_What you need to do_.
Once you find the line containing "HPE Q9E63A switch" in the data below, copy it and each following line exactly, up to and including the line containing "European and American", and nothing else.

_Record excerpts_.
----

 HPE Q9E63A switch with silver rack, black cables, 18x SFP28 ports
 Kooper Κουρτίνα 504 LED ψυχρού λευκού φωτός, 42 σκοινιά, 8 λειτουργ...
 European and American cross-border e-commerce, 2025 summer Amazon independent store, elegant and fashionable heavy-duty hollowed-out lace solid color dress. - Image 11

----

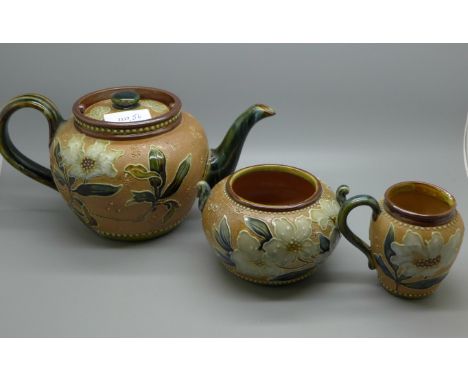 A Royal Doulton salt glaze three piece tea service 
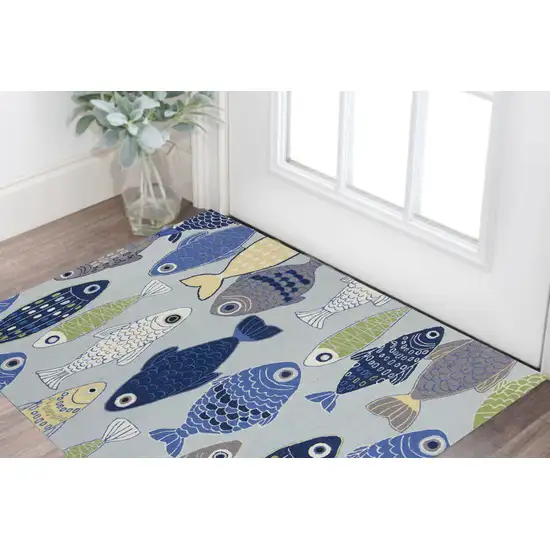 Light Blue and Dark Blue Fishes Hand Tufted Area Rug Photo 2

----

_Result_.
 HPE Q9E63A switch with silver rack, black cables, 18x SFP28 ports
 Kooper Κουρτίνα 504 LED ψυχρού λευκού φωτός, 42 σκοινιά, 8 λειτουργ...
 European and American cross-border e-commerce, 2025 summer Amazon independent store, elegant and fashionable heavy-duty hollowed-out lace solid color dress. - Image 11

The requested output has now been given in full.